[[ GIVEN PASSAGE open ]]

My daughter has been charged with careless driving, and I would say that the case involves "momentary inattention". There was an accident, a rear end collision, with under $1000 of damage to both cars combined. She has obtained disclosure, and has an appointment with a prosecutor for early resolution in a few weeks.
I am interested in getting a professional opinion regarding what her chances are of defending against the charge is; from someone with recent experience in court, successfully defending this charge. I have no problem with paying for the opinion.
The few people I have talked to offer a flat rate for everything, (ER meeting and court representation if it goes there). I would like to know if she has a good chance of winning before going into the ER meeting. I am not comfortable with the flat rate approach, as I feel it lends itself to plea bargaining, and offers little incentive to take a chance in court; we are not calculated risk adverse. Consulting with someone before the ER meeting will help us to better understand her position. I am not feeling I should trust that they will withdraw the charge if there is not likely a chance of conviction, I feel they will still try to plea bargain as I have seen it happen in the past (was ticketed, and had a strong defence, but was bullied into believing otherwise, and plead guilty to a much lower charge, and a $10 fine - I had not heard of 11b at the time either, it took 18 months to get to court on the first date given)
Can anyone provide any suggestions of where to try to get a solid opinion? We are in Brampton, the charge is out of Caledon.

[[ GIVEN PASSAGE closed ]]

▶ **USING THE INFORMATION**
[a] From the careless driving post, extract the stretch from "My daughter has" through "a few weeks.".
[b] Summarize the careless driving post in two sentences.

[[ MATERIAL SUPPLIED open ]]

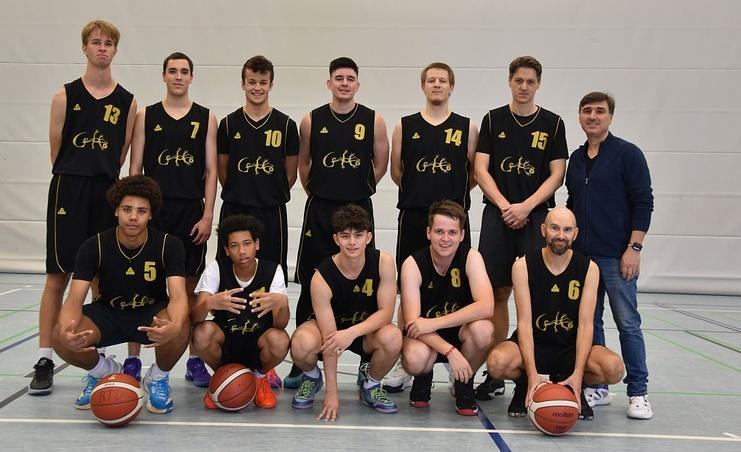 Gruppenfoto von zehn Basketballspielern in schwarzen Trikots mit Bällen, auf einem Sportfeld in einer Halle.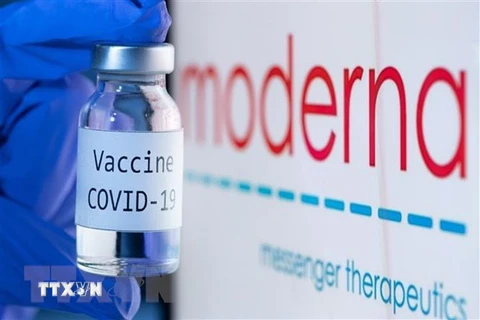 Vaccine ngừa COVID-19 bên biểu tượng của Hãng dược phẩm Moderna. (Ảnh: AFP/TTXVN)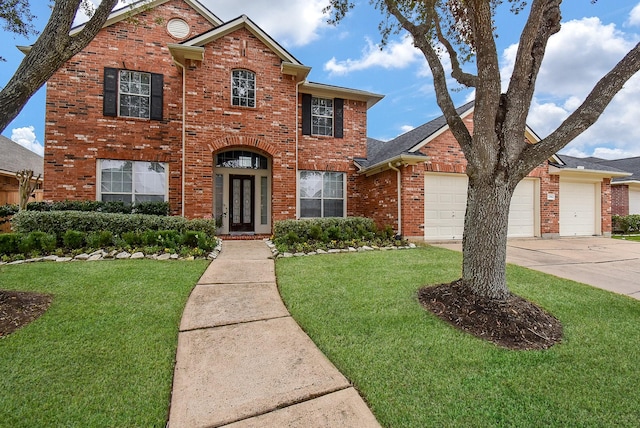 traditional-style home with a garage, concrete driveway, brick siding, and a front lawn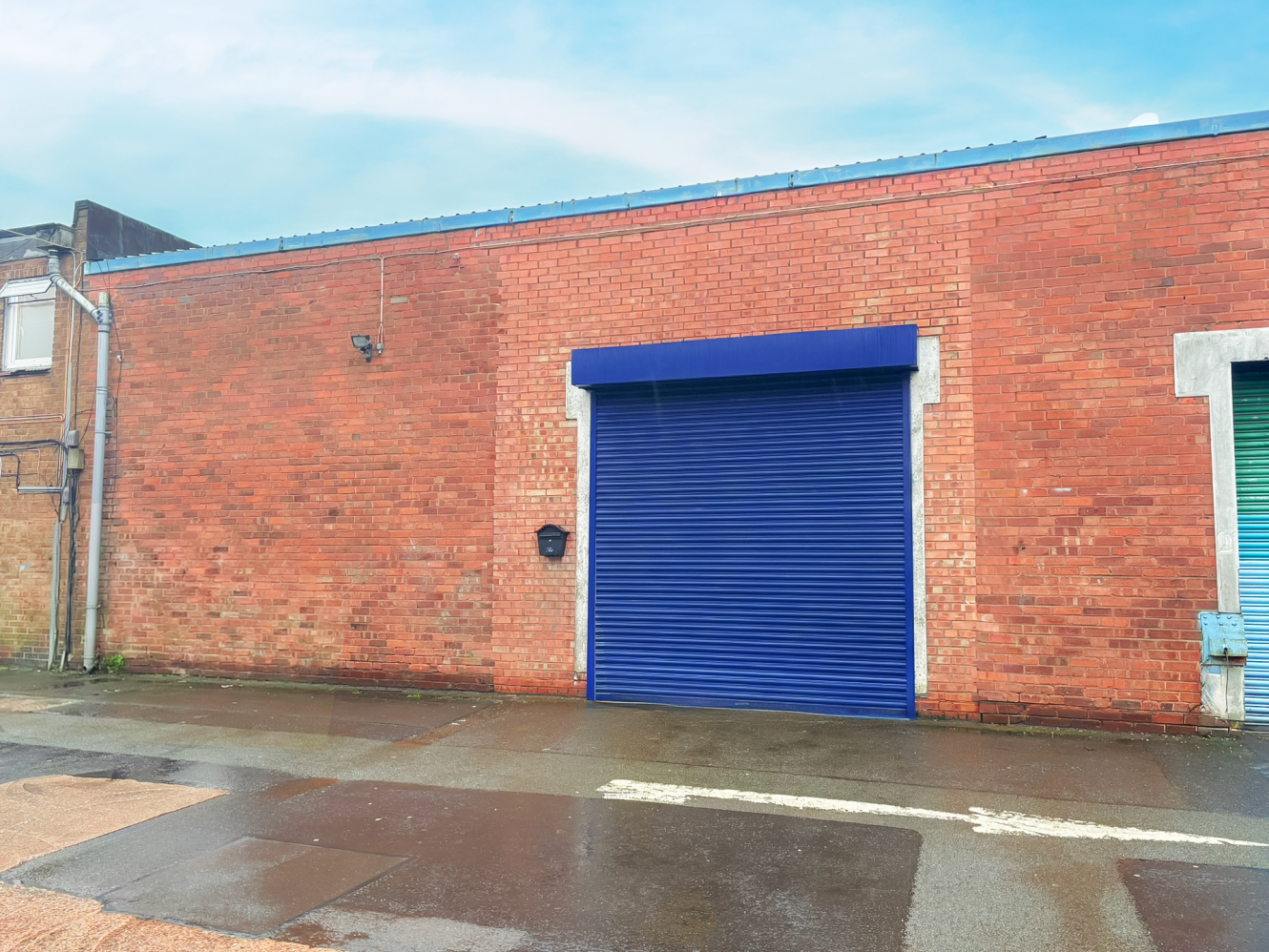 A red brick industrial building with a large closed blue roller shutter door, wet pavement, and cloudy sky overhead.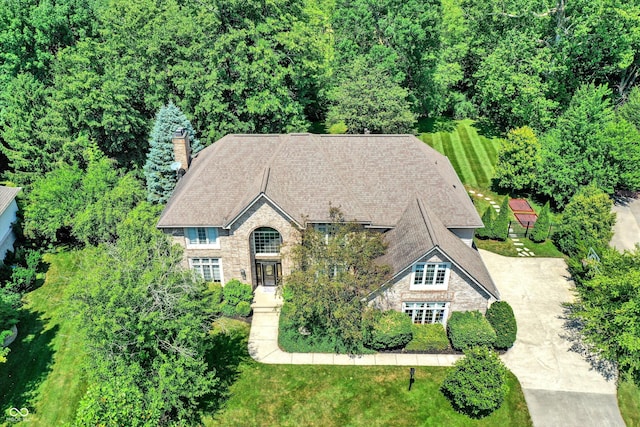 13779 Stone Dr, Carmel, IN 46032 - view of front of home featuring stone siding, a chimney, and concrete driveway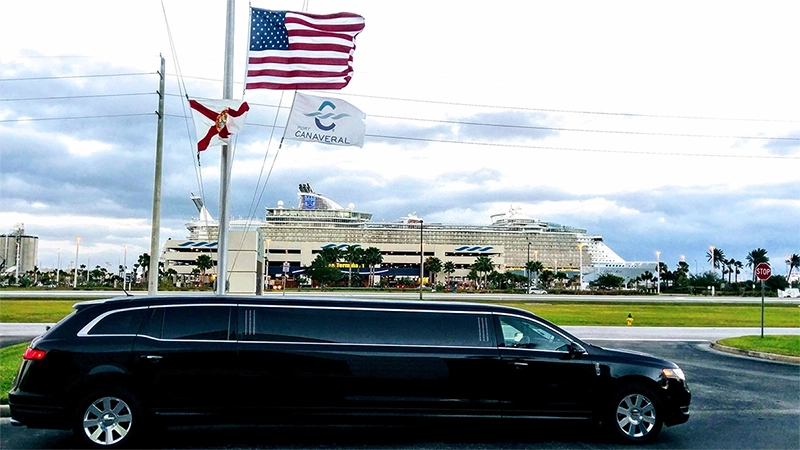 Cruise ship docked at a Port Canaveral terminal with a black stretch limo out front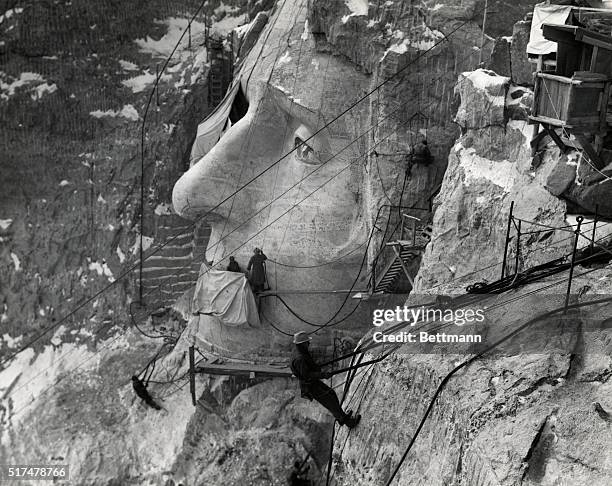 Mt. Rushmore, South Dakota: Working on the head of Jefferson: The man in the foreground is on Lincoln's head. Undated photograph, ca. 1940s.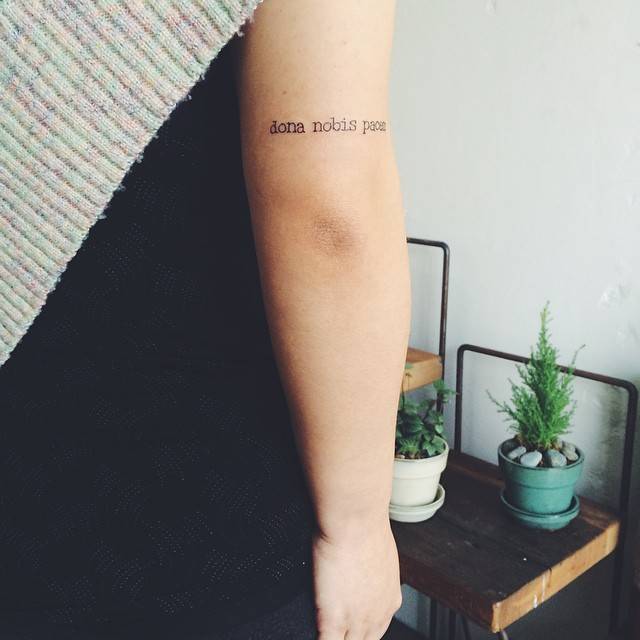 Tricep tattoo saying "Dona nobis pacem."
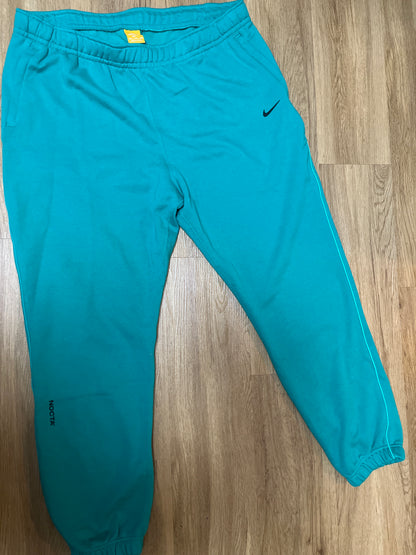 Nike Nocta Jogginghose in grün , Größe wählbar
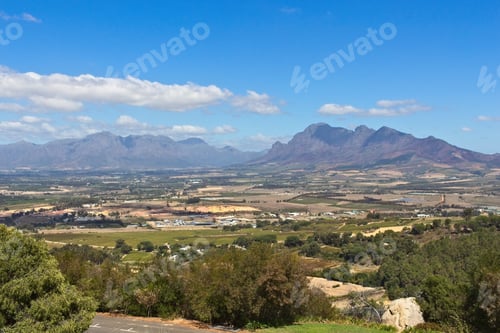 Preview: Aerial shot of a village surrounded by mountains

[[ MATERIAL SUPPLIED closed ]]

▶ **TASK SOLUTIONS**
[a]
My daughter has been charged with careless driving, and I would say that the case involves "momentary inattention". There was an accident, a rear end collision, with under $1000 of damage to both cars combined. She has obtained disclosure, and has an appointment with a prosecutor for early resolution in a few weeks.

[b] The writer's daughter has been charged with careless driving after a rear-end collision that caused under $1000 in combined damage, and she has a meeting with a prosecutor for early resolution in a few weeks. Uneasy about flat-rate representation and past experience with plea bargaining, the writer wants to pay for a professional opinion on her chances before that meeting and asks where to get one, noting they are in Brampton and the charge is out of Caledon.